Ao contrario dos demais países exportadores, o Brasil representado pelo IBAMA, por ausência de formalização dos instrumentos recomendados por Organização Internacional, inviabilizou o escoamento do produto, culminando no estoque presenciado e noticiado.
Portanto, trata-se de um estoque formado por no mínimo 03 anos de represamento no processo de exportação.
Ademais, todo o estoque existente assim como toda a documentação necessária para comprovação de origem, processamento e destino são comunicados aos órgãos de fiscalização e principalmente ao IBAMA, qual possui em seu poder tais informações desde 2021.
Destaca-se também que o produto encontra-se apreendido desde o inicio do ano e não recentemente como noticiado.
Isto posto, a empresa Kowalsky garante também que o cação azul recepcionado na empresa não encontra-se incluído em lista de espécies ameaçadas.
A empresa tem certeza que o que foi narrado de forma absurda e descontextualizada por alguns agentes do IBAMA não parte de uma analise técnica interministerial e por isso tomará as medidas judiciais cabíveis para a justa retratação.

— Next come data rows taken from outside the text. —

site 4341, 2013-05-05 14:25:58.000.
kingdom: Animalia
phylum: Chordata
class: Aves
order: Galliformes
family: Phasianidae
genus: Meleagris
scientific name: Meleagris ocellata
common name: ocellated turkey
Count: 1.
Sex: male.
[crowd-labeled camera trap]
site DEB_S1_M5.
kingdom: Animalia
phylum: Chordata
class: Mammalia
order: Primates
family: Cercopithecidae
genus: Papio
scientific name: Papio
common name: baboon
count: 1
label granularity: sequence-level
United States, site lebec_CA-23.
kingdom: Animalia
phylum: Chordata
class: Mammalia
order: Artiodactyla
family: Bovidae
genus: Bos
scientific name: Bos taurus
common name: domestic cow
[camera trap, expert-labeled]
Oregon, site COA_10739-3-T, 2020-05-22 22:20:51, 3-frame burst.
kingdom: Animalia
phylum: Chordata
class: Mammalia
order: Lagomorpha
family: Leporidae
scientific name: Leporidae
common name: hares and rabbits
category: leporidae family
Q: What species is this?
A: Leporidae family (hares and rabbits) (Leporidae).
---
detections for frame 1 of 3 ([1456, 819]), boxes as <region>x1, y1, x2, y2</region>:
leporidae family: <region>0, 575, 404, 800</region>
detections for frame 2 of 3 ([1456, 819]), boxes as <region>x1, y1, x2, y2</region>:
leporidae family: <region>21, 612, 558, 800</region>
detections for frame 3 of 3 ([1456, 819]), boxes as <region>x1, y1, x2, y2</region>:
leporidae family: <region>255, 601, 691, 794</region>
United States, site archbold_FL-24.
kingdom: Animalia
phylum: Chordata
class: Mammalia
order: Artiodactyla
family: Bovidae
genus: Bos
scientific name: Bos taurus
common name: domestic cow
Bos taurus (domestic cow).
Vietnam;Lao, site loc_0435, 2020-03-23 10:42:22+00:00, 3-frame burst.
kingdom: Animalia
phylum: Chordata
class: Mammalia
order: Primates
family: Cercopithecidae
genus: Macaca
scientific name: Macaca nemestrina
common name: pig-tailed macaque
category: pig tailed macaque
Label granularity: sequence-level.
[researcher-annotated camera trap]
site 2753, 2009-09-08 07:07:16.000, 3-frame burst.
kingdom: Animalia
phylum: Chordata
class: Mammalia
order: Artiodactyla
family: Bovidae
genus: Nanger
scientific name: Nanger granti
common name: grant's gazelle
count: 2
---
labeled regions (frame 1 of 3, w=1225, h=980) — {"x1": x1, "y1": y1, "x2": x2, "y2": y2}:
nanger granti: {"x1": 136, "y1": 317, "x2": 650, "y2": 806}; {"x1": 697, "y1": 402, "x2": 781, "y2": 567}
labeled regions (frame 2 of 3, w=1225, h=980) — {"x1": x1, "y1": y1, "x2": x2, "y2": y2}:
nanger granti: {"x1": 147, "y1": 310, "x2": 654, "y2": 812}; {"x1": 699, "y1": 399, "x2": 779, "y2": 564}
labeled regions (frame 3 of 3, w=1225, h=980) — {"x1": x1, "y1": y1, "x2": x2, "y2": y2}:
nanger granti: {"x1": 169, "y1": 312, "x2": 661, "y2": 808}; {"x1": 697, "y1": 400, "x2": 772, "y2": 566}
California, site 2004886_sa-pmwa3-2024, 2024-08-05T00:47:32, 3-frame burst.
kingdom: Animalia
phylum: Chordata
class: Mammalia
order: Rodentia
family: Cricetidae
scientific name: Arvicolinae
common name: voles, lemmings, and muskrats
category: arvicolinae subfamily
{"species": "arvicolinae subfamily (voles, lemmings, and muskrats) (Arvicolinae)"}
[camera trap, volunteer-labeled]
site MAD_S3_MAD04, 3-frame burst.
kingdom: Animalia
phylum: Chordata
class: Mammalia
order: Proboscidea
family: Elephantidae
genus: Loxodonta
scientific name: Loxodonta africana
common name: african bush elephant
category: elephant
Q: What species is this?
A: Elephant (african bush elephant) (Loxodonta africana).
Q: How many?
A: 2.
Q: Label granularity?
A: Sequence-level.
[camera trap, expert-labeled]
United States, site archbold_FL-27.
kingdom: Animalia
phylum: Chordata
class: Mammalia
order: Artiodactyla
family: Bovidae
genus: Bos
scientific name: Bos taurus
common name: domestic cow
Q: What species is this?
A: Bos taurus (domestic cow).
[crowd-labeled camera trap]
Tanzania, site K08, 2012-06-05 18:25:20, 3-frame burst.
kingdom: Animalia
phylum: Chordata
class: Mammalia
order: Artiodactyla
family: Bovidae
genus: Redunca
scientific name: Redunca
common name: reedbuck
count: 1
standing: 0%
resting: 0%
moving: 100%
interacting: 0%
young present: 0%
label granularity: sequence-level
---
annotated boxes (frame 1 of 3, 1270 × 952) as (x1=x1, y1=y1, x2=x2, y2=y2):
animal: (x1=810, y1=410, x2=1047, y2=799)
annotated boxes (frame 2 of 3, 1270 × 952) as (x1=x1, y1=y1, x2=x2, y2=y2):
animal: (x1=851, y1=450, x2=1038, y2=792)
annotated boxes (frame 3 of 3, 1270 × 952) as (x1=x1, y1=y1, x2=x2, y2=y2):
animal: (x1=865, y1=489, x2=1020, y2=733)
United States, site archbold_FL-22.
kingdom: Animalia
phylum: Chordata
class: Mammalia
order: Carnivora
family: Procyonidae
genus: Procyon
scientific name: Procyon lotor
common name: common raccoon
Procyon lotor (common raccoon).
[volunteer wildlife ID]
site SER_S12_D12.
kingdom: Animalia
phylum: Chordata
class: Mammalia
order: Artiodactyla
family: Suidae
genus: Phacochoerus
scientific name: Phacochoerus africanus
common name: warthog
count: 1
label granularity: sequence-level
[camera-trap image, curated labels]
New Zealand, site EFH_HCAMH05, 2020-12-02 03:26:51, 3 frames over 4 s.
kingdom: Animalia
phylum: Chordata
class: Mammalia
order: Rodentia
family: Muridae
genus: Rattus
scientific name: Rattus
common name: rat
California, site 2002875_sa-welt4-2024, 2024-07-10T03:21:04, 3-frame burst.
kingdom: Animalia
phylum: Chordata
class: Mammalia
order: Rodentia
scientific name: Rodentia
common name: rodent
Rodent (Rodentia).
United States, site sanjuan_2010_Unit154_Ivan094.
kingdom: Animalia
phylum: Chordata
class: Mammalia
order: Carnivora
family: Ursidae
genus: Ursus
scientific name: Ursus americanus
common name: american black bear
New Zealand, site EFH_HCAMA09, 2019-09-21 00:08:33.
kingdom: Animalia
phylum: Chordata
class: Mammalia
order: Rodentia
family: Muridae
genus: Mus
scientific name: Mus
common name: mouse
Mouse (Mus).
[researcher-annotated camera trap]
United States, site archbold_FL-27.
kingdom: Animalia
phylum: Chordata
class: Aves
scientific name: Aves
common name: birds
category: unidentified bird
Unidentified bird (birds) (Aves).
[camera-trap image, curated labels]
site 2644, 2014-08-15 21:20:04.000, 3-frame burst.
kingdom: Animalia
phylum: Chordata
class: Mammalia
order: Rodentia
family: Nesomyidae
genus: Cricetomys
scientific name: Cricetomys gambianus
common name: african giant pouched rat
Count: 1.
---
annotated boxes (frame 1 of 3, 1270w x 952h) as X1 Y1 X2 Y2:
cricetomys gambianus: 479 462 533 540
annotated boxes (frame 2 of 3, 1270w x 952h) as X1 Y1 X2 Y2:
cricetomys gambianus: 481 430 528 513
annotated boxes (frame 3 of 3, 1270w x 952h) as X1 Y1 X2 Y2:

O que diz Giovani Monteiro
Leia, a seguir, a nota enviada pela defesa de Giovani Monteiro a VEJA:
A defesa de Giovani Monteiro esclarece que as mais de duzentas de imputações que a Polícia Federal e Ministério Público Federal lhe direcionaram inicialmente desde 2015, não se sustentaram quando levadas para análise do Poder Judiciário, de modo que o ex-presidente sindical obteve sentença de absolvição em todas as ações penais até o momento apresentadas, inclusive sem apresentação de recurso pela MPF, uma vez que até mesmo o órgão acusador constatou a flagrante inexistência de prática de atos ilegais. Assim, resta evidente que os órgãos ambientais se excedem em suas interpretações distorcidas das normas legais, arbitrando multas desarrazoadas e ilegais.